> **DIRECTIVES**:
a - List every name the court opinion uses for the business whose premises were burglarized.
b - Carry on the court opinion from the point where it stops.

===== EXCERPTED TEXT

MARCH 3, 1972.
THE PEOPLE OF THE STATE OF ILLINOIS, PLAINTIFF-APPELLEE,
GARRETT D. PALMER, DEFENDANT-APPELLANT.
APPEAL from the Circuit Court of Cook County; the Hon. FRANK
J. WILSON, Judge, presiding.
MR. JUSTICE ENGLISH DELIVERED THE OPINION OF THE COURT:
Burglary. Ill. Rev. Stat. 1969, ch. 38, par. 19-1.
After a bench trial, defendant was found guilty and sentenced to a term of 4 to 12 years.
Issue Raised on Appeal
A variance existed between the indictment and the proof at trial which was so prejudicial as to deprive defendant of due process of law.
"* * * Defendant committed the offense of burglary in that he, without authority, knowingly entered into a building, to wit: store of S. Zeitlin & Sons, Inc., a corporation, with the intent to commit the crime of theft therein * * *."
The prosecutor and defense counsel stipulated that if Samuel Zeitlin, the owner of the burglarized premises, were in court, he would testify, in part, that "he gave no one permission to enter his premises on September 27, 1970, * * * People's Exhibit No. 1 for identification [a radio] is the property of Zeitlin Corporation, * * * that the Zeitlin Company is a corporation which is licensed to do business in Illinois * * *."

==========
===== SUPPLIED ENTRIES

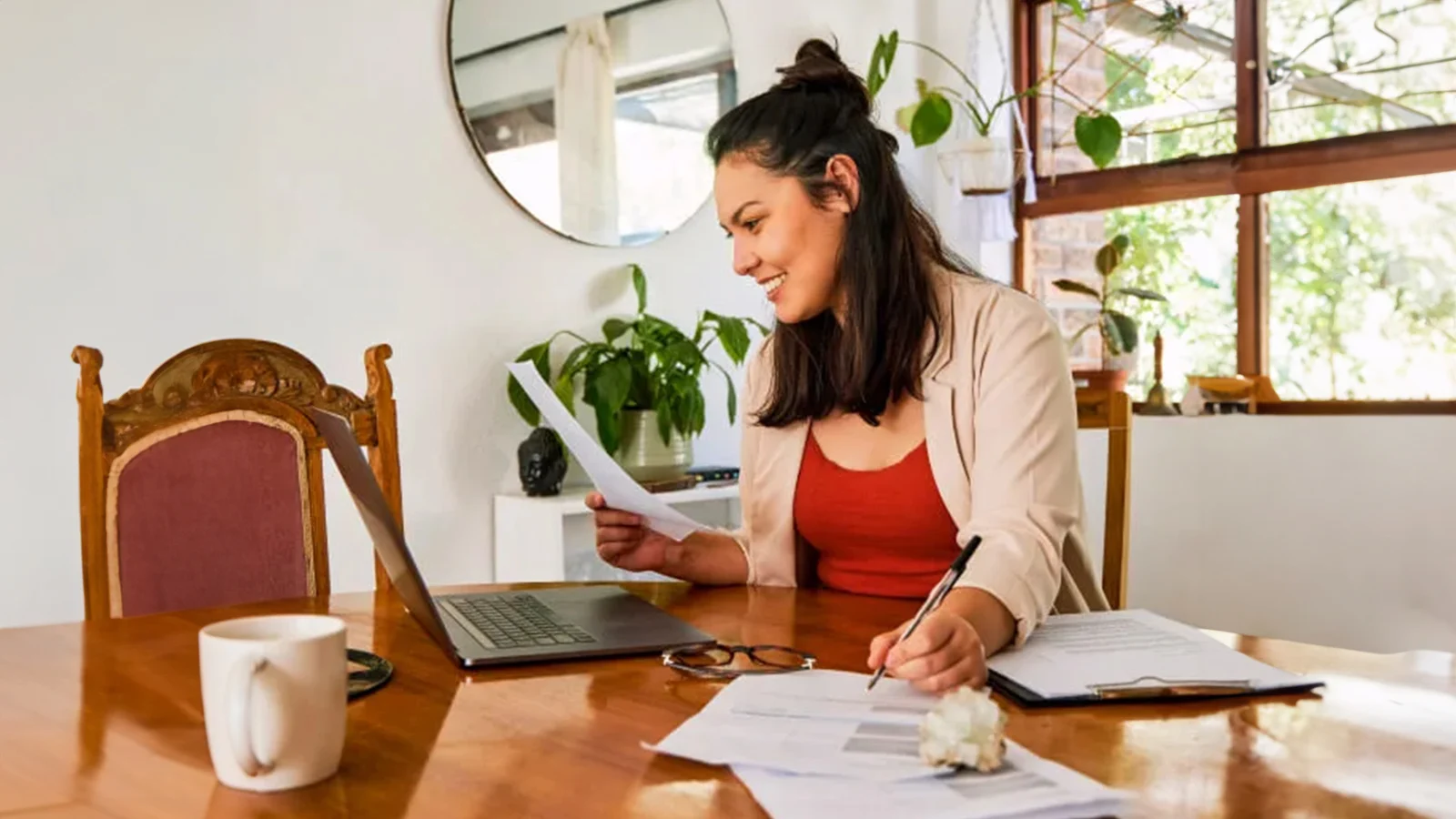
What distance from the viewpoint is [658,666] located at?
1.05m

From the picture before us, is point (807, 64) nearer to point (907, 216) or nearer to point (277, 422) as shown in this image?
point (907, 216)

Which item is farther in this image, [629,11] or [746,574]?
[629,11]

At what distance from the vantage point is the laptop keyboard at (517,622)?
1130mm

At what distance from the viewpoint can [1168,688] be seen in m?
0.93

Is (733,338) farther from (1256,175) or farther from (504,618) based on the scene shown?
(504,618)

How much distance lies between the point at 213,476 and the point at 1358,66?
274 centimetres

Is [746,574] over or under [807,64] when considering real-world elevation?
under

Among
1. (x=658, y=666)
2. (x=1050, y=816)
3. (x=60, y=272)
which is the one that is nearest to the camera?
(x=1050, y=816)

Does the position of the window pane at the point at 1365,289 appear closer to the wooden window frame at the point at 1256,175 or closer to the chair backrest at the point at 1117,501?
the wooden window frame at the point at 1256,175

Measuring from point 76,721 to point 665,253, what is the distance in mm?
2412

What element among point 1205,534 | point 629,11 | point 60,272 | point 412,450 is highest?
point 629,11

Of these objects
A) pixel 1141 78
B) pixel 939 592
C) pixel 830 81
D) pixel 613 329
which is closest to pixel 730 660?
pixel 939 592

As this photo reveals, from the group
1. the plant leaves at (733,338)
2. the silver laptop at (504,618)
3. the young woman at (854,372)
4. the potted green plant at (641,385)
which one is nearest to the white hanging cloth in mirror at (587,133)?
the potted green plant at (641,385)

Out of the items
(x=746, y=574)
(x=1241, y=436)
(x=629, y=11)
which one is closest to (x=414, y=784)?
(x=746, y=574)
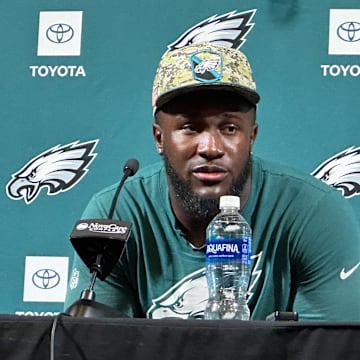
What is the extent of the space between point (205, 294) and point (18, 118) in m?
0.92

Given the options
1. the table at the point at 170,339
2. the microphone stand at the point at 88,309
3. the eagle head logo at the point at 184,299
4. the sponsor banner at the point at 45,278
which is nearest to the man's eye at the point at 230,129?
the eagle head logo at the point at 184,299

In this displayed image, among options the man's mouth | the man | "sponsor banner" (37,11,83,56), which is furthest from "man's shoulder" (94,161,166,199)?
"sponsor banner" (37,11,83,56)

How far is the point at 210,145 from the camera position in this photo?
1.63m

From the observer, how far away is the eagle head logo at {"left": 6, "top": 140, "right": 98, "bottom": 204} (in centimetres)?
234

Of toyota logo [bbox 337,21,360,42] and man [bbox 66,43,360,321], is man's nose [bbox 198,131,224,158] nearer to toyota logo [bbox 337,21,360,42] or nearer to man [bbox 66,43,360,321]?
man [bbox 66,43,360,321]

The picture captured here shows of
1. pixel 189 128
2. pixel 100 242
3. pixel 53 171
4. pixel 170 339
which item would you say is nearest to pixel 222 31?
pixel 53 171

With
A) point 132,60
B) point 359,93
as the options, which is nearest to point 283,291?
point 359,93

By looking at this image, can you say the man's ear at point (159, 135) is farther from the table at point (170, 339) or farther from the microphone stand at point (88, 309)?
the table at point (170, 339)

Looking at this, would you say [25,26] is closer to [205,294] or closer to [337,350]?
[205,294]

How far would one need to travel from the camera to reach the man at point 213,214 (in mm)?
1626

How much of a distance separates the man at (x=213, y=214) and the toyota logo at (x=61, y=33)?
28.5 inches

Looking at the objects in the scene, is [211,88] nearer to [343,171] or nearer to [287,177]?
[287,177]

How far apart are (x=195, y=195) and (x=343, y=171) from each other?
2.18 ft

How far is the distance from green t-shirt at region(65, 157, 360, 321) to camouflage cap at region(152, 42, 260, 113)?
0.78 ft
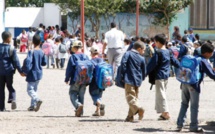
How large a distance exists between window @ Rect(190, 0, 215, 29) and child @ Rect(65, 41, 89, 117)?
31.6 metres

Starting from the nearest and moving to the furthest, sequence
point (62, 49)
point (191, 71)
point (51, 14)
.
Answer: point (191, 71)
point (62, 49)
point (51, 14)

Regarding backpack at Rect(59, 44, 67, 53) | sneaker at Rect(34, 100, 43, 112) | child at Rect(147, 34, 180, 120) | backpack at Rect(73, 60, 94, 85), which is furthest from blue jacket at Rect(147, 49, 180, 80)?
backpack at Rect(59, 44, 67, 53)

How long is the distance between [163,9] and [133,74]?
104 feet

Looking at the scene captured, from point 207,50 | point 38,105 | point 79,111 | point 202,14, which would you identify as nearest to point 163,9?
point 202,14

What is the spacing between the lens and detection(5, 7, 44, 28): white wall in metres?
59.5

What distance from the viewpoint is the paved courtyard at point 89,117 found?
13.3 meters

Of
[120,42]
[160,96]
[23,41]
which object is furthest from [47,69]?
[160,96]

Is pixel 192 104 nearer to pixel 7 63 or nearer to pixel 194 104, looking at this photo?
pixel 194 104

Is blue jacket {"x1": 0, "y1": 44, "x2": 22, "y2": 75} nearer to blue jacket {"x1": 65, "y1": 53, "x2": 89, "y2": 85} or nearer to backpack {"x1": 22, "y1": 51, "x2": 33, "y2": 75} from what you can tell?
backpack {"x1": 22, "y1": 51, "x2": 33, "y2": 75}

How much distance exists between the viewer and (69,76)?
1516cm

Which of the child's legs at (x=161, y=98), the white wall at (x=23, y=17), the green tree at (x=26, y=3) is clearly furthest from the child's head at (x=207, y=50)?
the green tree at (x=26, y=3)

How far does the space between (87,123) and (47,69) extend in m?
17.4

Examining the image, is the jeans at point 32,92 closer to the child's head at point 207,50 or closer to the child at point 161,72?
the child at point 161,72

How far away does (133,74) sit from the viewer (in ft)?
46.6
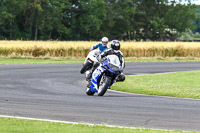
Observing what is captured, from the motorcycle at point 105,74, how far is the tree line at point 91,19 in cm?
5755

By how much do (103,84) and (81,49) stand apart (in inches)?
1027

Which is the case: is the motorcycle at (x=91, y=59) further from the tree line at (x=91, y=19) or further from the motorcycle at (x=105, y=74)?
the tree line at (x=91, y=19)

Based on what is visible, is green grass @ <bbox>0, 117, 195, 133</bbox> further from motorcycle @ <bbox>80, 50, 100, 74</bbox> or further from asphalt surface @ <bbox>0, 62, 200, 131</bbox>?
motorcycle @ <bbox>80, 50, 100, 74</bbox>

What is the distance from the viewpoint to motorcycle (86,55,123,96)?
48.7 feet

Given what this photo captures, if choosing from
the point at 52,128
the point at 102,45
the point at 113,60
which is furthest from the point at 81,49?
the point at 52,128

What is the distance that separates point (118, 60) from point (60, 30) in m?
63.2

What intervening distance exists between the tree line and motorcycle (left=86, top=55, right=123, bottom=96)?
189 feet

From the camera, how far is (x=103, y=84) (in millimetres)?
15133

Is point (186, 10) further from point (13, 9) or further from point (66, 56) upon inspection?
point (66, 56)

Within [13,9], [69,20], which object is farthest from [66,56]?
[69,20]

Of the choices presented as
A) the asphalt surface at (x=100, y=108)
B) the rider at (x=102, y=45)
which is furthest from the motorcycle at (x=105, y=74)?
the rider at (x=102, y=45)

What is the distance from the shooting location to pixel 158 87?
18484 mm

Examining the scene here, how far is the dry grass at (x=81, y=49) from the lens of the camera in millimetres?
39844

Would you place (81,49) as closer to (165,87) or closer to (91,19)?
(165,87)
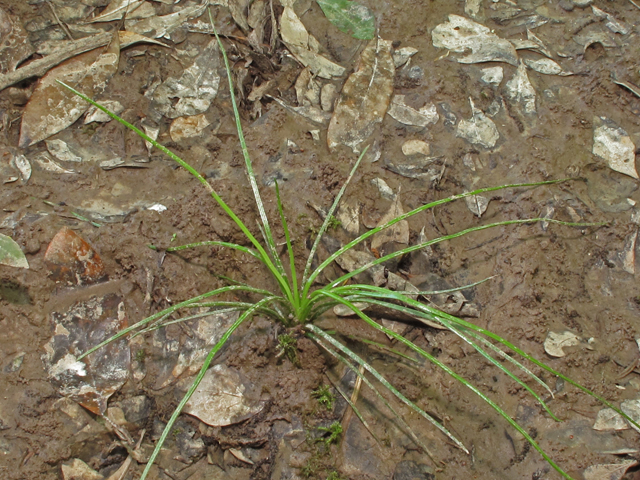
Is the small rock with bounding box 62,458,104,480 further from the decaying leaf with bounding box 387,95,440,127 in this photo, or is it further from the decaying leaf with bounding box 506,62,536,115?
the decaying leaf with bounding box 506,62,536,115

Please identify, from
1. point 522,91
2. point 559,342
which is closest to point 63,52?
point 522,91

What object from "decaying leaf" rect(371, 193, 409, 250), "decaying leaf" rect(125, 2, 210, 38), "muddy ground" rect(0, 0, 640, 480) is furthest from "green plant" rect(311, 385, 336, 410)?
"decaying leaf" rect(125, 2, 210, 38)

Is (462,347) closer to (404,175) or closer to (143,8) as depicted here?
(404,175)

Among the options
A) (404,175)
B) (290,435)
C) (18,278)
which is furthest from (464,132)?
(18,278)

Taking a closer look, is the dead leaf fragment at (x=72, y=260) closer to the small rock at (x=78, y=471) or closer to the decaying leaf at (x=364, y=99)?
the small rock at (x=78, y=471)

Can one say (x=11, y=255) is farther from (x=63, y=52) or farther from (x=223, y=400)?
(x=63, y=52)
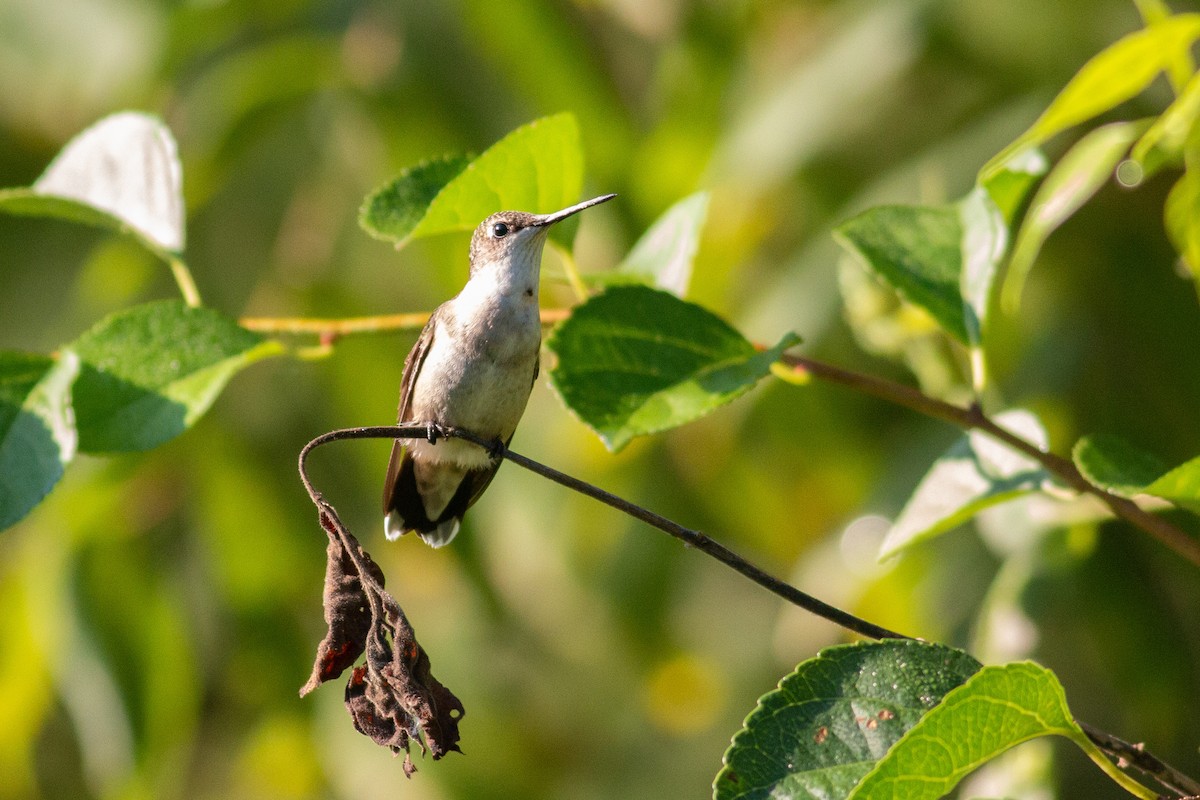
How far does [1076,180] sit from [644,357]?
0.76m

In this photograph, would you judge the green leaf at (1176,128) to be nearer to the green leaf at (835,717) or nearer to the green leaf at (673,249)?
the green leaf at (673,249)

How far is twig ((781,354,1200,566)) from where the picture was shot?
1.54m

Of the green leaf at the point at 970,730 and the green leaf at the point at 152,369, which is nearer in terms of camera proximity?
the green leaf at the point at 970,730

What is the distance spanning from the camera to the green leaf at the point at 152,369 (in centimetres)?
179

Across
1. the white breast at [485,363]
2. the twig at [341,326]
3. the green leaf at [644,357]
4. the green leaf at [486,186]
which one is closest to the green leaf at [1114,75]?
the green leaf at [644,357]

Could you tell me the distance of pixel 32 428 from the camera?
1.72 metres

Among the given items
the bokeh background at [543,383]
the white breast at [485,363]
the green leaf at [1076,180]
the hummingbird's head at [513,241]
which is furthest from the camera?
the bokeh background at [543,383]

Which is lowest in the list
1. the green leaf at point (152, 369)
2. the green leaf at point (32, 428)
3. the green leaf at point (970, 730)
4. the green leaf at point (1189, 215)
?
the green leaf at point (32, 428)

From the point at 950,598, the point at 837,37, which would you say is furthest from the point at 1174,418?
the point at 837,37

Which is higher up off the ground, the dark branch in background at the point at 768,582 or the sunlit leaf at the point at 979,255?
the sunlit leaf at the point at 979,255

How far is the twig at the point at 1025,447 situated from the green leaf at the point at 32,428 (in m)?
1.03

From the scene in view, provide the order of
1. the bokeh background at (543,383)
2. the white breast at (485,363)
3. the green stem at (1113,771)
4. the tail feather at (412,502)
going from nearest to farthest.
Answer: the green stem at (1113,771), the white breast at (485,363), the tail feather at (412,502), the bokeh background at (543,383)

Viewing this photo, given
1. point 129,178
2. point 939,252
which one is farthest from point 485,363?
point 939,252

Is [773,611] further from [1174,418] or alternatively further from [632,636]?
[1174,418]
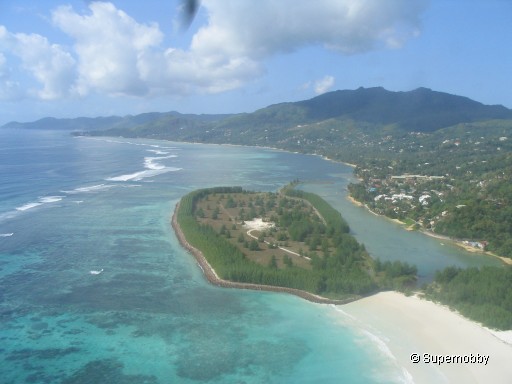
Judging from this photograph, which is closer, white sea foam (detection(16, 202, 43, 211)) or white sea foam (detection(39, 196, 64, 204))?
white sea foam (detection(16, 202, 43, 211))

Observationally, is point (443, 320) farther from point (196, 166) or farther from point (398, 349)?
point (196, 166)

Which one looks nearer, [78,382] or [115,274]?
[78,382]

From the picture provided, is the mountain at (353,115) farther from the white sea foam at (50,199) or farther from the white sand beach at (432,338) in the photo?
the white sand beach at (432,338)

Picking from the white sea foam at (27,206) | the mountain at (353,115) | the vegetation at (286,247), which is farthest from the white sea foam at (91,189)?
the mountain at (353,115)

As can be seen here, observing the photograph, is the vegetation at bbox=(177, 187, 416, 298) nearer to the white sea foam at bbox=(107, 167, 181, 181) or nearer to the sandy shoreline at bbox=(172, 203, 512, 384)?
the sandy shoreline at bbox=(172, 203, 512, 384)

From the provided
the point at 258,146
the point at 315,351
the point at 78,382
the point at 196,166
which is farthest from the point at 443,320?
the point at 258,146

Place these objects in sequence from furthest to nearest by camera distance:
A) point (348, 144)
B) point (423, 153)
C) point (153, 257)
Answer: point (348, 144), point (423, 153), point (153, 257)

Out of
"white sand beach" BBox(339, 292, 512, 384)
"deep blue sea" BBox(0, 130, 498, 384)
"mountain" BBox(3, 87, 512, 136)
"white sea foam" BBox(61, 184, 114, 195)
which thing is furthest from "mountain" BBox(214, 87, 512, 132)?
"white sand beach" BBox(339, 292, 512, 384)
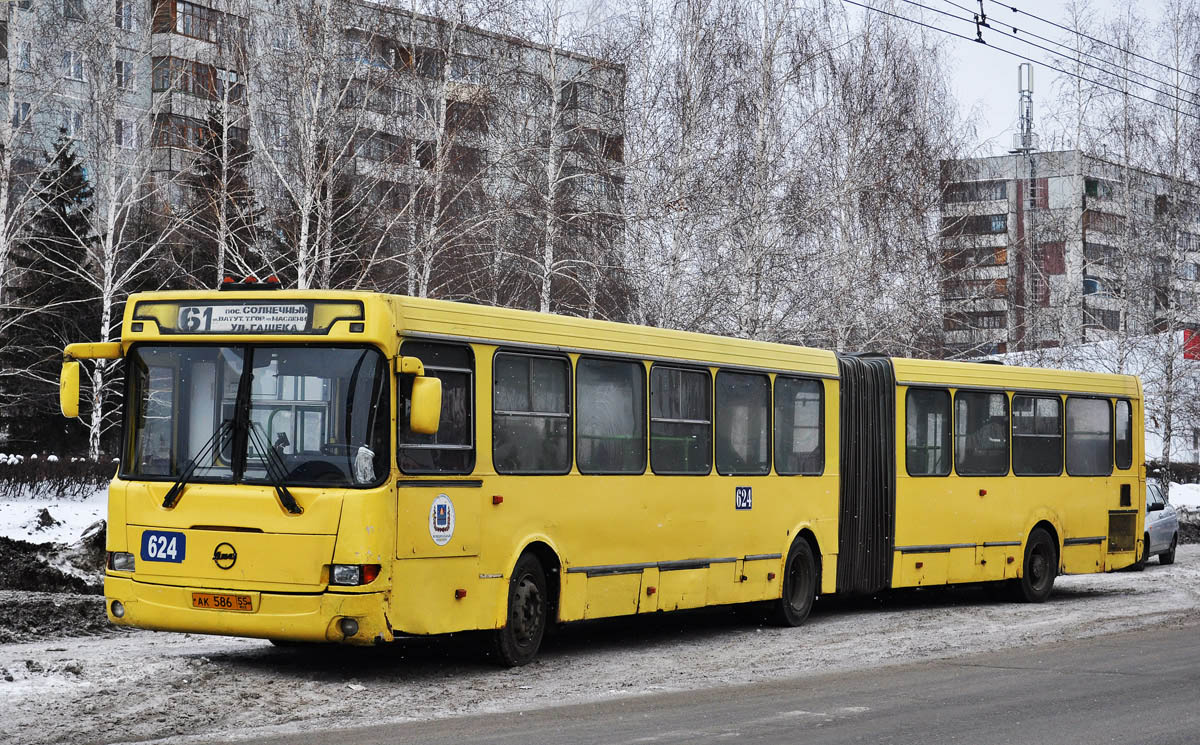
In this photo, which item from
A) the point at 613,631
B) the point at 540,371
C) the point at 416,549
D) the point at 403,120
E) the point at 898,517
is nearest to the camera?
the point at 416,549

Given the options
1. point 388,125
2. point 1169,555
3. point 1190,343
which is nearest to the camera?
point 1169,555

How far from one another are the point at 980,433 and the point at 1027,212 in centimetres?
2536

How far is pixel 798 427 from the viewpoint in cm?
1611

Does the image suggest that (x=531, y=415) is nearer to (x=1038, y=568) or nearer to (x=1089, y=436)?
(x=1038, y=568)

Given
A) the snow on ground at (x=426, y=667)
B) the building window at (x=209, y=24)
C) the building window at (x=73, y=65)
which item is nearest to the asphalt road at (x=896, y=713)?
the snow on ground at (x=426, y=667)

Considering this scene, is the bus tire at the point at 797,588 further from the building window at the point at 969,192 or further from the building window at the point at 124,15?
the building window at the point at 969,192

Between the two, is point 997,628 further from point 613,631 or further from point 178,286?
point 178,286

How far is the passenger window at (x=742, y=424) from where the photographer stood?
48.5 feet

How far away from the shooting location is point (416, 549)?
35.9ft

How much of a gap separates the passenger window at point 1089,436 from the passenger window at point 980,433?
1.36 meters

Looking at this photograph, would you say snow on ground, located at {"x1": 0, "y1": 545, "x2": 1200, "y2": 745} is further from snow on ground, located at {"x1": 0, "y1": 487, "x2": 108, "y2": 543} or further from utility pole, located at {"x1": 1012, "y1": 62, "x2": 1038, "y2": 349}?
utility pole, located at {"x1": 1012, "y1": 62, "x2": 1038, "y2": 349}

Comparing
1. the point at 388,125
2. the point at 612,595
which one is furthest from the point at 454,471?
the point at 388,125

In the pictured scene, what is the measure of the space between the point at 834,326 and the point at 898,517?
51.0 feet

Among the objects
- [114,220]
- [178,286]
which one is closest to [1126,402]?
[114,220]
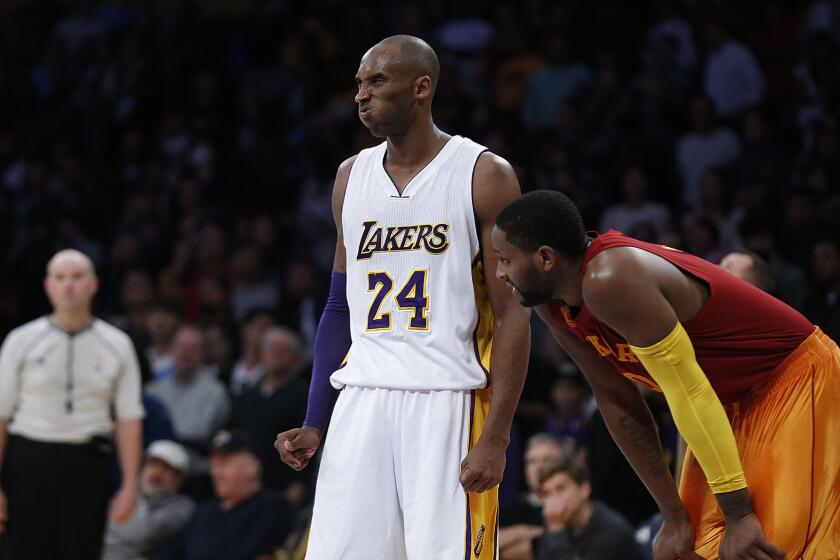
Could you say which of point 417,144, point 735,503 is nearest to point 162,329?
point 417,144

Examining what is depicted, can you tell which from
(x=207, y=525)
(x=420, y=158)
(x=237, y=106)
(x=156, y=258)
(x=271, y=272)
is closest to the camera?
(x=420, y=158)

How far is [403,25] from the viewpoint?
473 inches

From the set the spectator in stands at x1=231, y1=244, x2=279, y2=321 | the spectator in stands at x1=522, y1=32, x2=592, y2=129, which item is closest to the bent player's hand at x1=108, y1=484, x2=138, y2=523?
the spectator in stands at x1=231, y1=244, x2=279, y2=321

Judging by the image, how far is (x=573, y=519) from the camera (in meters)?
6.43

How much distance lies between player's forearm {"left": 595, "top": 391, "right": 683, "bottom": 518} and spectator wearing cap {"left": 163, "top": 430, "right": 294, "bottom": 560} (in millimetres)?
4103

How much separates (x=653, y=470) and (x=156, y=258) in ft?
28.0

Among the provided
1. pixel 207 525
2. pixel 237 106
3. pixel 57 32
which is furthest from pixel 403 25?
pixel 207 525

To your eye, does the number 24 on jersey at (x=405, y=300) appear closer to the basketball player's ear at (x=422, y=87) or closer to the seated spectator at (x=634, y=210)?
the basketball player's ear at (x=422, y=87)

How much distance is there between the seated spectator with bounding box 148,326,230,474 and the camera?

==========

> **TASK-BY-TASK ANSWERS**:
a -
S. Zeitlin & Sons, Inc.
Zeitlin Corporation
the Zeitlin Company

b -
Salvatore Amico, a Chicago police officer, for the State:
On September 27, 1969, at approximately midnight, he and his partner were on patrol when they received a radio message telling them to proceed to 1755 W. 63rd Street, the location of Zeitlin's Furniture. As they arrived at the scene, the store's burglar alarm was ringing, and they observed a man standing inside the display window placing merchandise on the sidewalk outside of the window. When the man noticed the police car, he fled on foot, but the officers gave chase in the patrol car and arrested him a few minutes later in an alley a short distance from the store. Officer Amico identified defendant as the man he had seen in the store's display window and subsequently arrested.
Garrett Palmer, defendant, in his own behalf:
On the evening in question, he got off the bus and started to walk toward his home on the side of the street opposite the burglarized store. He was slightly intoxicated. Looking across the street, he saw a broken window and some merchandise stacked outside the window. He heard no burglar alarm and saw no one else in the vicinity. When a police car approached, he panicked and ran. He was chased by two police officers and arrested. He was then taken back to "Zeitlin's Furniture Store."
Defendant's sole issue on appeal is that there was a fatal variance between the indictment and the proof in that the indictment charged him with burglarizing the store of "S. Zeitlin & Sons, Inc., a corporation," whereas the trial evidence proved the burglarized store to be that of either "Zeitlin Corporation," "Zeitlin Company," or "Zeitlin's Furniture Store." He argues that the variance deprived him of a fair trial and left him in danger of double jeopardy.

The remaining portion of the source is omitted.